At DNAlytics, we are confronted everyday to the management and analysis of large datasets. If you want to learn more about our technologies, read our data science technology page. To support our data analysis efforts, we develop and maintain a series of key software libraries. Some of them are open-source: feel free to use them, and drop us some comments and feedbacks to share your experience ! Others are proprietary technologies, that we will be happy to distribute or apply for you upon request.

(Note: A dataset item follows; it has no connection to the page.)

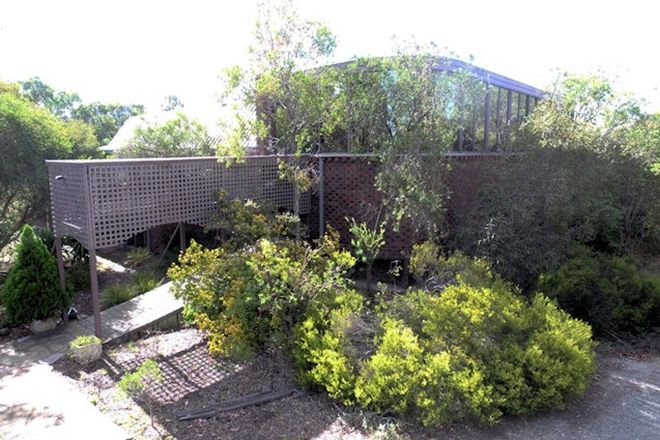 Picture of 185 Henry Street, DENILIQUIN NSW 2710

LiblineaR – an R package for large-scale linear modeling supporting classification and regression of large datasets. The original software in C/C++ was developed by Prof. Chih-Jen Lin and his team at the Machine Learning Group of the Taiwan University. As most of our developments are done in the open source R language, we have developed the R library LiblineaR, making all the functionalities of the original library available in the R environment. This software library thus offers to bioinformaticians, machine learners, data miners, to process data sets with very large number of features and/or large number of observations right in their favorite language. Recent versions of our package offers not only support for classification, but also for regression. The use of sparse matrices is also supported. We conteinue maintaining it as an open source software : it is freely available and is downloaded on average 2000 times every month!

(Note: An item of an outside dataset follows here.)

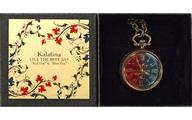 """Kalafina Pocket watch(懐中時計) 「Kalafina LIVE THE BEST 2015""""Red Day""""&""""Blue Day""""」 会場完全受注生産品"""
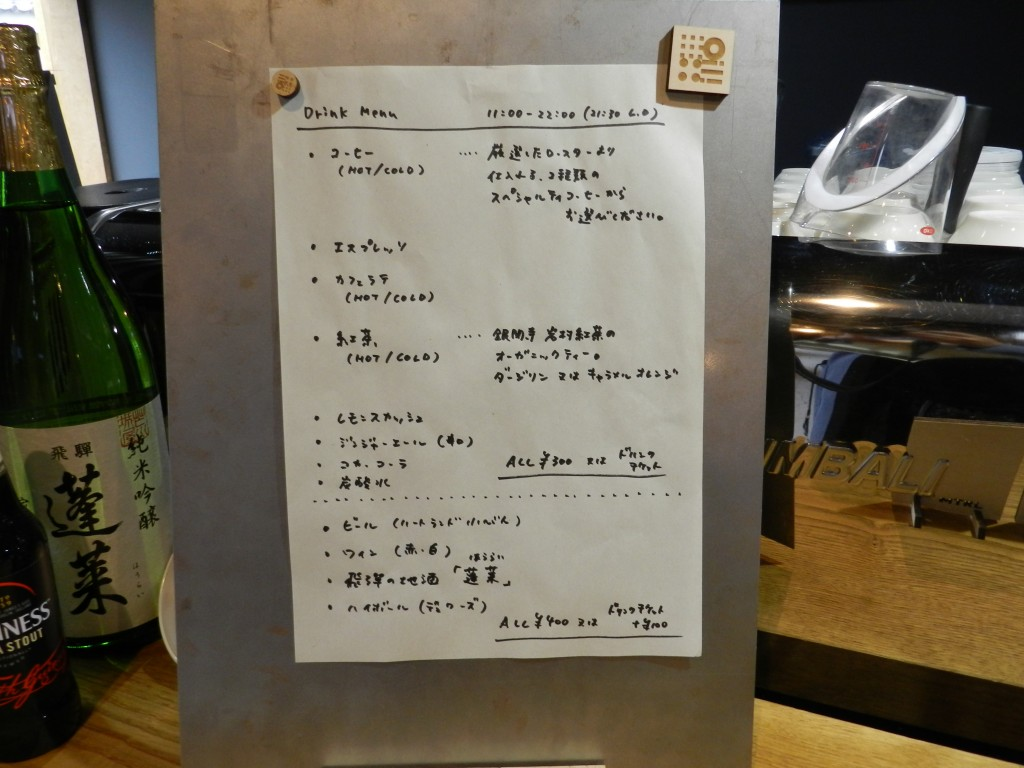 MTRL KYOTOのメニュー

jForest – an ensemble tree-based model library is a general framework for Machine Learning, which implements tree ensemble-based classification methods. It is designed to be very modular and allows easy tuning and modification of the tree induction, classification criterion and feature importance index. It is developed in Java and bundled in the form of an R package. jForest implements the statistically interpretable feature importance index. You can download jForest code and learn more on the feature importance index proposed in this package by reading the paper Inferring statistically significant features from random forests published in Neurocomputing in 2015.

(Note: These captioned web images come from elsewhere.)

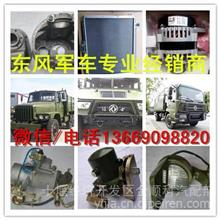 东风军车配件东风军车配件/11MV72-04064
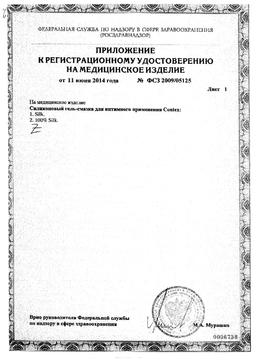 Гель-смазка для интимного применения Contex Silk сертификат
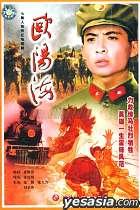 Ou Yang Hai (Vol.1-7) (End) (China Version)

REED – Rapid and Easy Evaluation of Datasets is a web application which aims at automatically process a dataset in order to get a quick guess of the potential predictive modeling and markers identification. Indeed, we know how frustrating it is to obtain poor results after having invested time and money into a data mining project! It is also a pity for us when we have to announce disappointing project outcome. This is why we have built this tool for a fast preliminary evaluation… which we make available to you for free ! Just visit REED page and follow the instructions !
BLISS – Biomarker List Interpretation Simple Software
contributes to the early process of identifying (multivariate) gene signatures for any predictive purpose (diagnosis, prognosis or treatment guidance). Establishing a joint interpretation for a list of genes may be a very uncomfortable task ; gathering up-to-date information about a gene list may take weeks and is rarely complete ; identifying the interactions between markers are rarely taken into account… At DNAlytics, we have developed BLISS to facilitate those tasks : BLISS collects information from well known databases such as Entrez, OMIM, UCSC, GO, Kegg, DrugBank, … and, for a given list of genes, it highlights the pathways connecting them, drug interacting with them, etc. You may have a look at the BLISS Example Report established for the list of genes including IL18, IL33, TNF, IFNA, FOXP3, IL9.
Next to those packages supporting our service activities, we also develop and maintain software solutions for dedicated business applications, as for example HERCULE, our software suite supporting the analysis and enhancement of biomanufacturing activities. We may also integrate some of our developments in custom software that will be delivered to our partners upon completion of a dedicated project.